An upbeat beginning is very helpful to make the following melody sounds fluid and brisk, it also feels like taking a deep breath before you talk. The violin and the piano will play the short F sharp note together to creates the beginning of the musical dialogue. Mozart’s music has a strong dialogism. Then in the second bar, the violin begins to play the main melody of the whole piece. At the same time, the piano part starts to perform some repetitive rhythm and notes as the response to the violin part. Then after the violin expresses the “idea” of the music, the piano could express its own “different opinion”. To compose the “argument” part, the violin and the piano could play in the same rhythmic pattern, but the melody could be more dramatic contrast. While the violin could play the G sharp note in a high position on E string, the piano can play the lower G sharp note to produce an octave. With the different timbre of the violin and piano, the comparison will be clearer. Then a quarter note appears that make the “argument” ends.

Mozart always uses repetitive structure to complete the role exchange between the instruments. His music does not only sound like a piece of symphony or concerto, but it also sounds more like a piece of opera, so after violin play as a narrator and the piano play as the listener, the two instruments switch their roles. In the following bars, the violin will play the former piano melody and the piano starts to become the narrator that presents the main melody. The structure is similar to the former dialogue. In the end, the violin will play an A and the piano could play several groups eighth notes that lead the phrase to the end.

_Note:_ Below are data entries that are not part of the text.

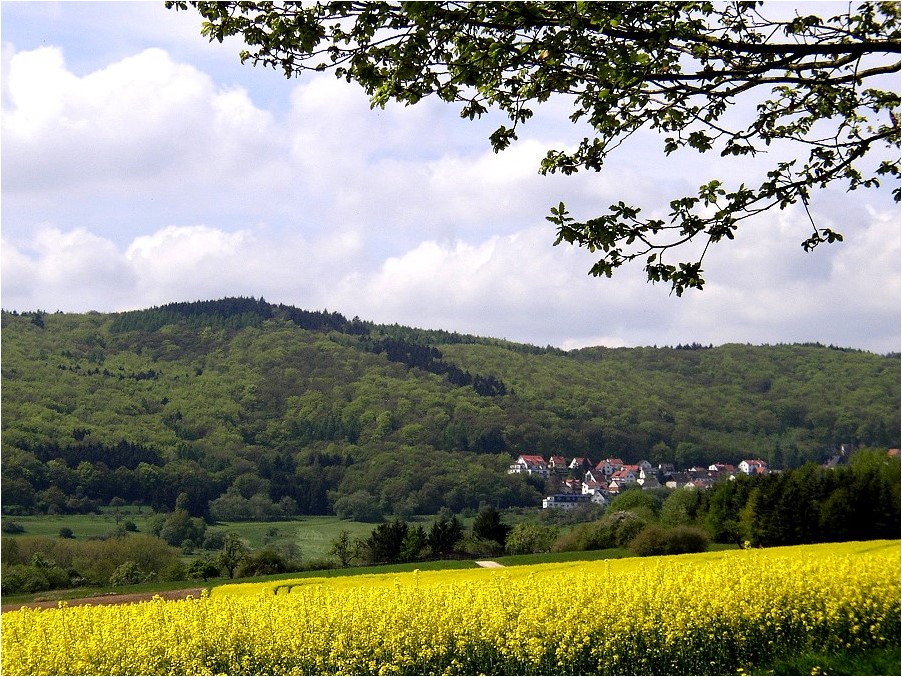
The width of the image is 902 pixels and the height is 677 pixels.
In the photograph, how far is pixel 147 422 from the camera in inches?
6083

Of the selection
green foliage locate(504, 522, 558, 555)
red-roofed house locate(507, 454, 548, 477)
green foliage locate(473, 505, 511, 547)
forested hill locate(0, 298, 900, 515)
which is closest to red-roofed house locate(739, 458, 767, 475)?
forested hill locate(0, 298, 900, 515)

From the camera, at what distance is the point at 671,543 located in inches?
1711

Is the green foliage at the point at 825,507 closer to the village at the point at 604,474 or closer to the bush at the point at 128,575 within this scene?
the bush at the point at 128,575

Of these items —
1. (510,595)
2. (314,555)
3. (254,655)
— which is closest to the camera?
(254,655)

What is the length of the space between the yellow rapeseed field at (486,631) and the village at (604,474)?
364 feet

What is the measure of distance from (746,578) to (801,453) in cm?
13302

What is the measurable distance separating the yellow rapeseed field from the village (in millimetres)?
110865

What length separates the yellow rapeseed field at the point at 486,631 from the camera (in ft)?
41.1

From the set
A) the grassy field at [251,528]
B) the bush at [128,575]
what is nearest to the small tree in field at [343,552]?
the bush at [128,575]

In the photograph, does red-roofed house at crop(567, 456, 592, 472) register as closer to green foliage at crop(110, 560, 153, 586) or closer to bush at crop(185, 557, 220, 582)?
green foliage at crop(110, 560, 153, 586)

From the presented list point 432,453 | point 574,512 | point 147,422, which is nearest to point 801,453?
point 574,512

The second part will be more different from the first part. The second part is more like the most intense part of a conversation. There will be more conflicts between the violin melody and the piano melody. The conversation will not be peaceful in this part and the tempo changes to the Allegro. In the beginning, the dotted notes will appear. The continuous dotted notes seem to indicate the coming conflicts of the two parts. Also, in the second part, some disharmonious intervals can be added into the melody. For example, the minor second like F sharp and G natural, C sharp and D natural will appear in the second part melody to make a different feeling.

The violin part will start with a quarter note and then there will be several groups of sixteenth notes after the quarter note ends. The second part could also utilize a short chromatic scale to lead the melody to the climax of the whole piece. The melody of the piano part will be peaceful in the beginning, but with the sixteenth notes starts and the chromatic scale goes on, the piano part will change to be more passionate and intense. The melody becomes more dynamic because of the change of the tempo. Then the piano and the violin continue to exchange their role. The piano repeats the melody of the violin and the violin becomes more peaceful compared to the former part. Then the two parts play the same melody together to solve the whole conflicts.

The third part will be similar to the first part. The tempo changes to Adagio again. The melody expresses a peaceful conversation again. But in the third part, the phrase should create an ending feeling to complete the whole conversation. In the end, instead of creating some small conflicts in the dialogue, more descending melody scale should be used to help the whole movement end. The eighth notes need to reduce and more quarter notes will be added. In Mozart’s sonata, the basic aesthetic of his music style is to create dramatic tension and resolve it. Therefore, at the end of the third part, all the melodic conflicts need to be resolved, and the final note will be composed to end in the A major.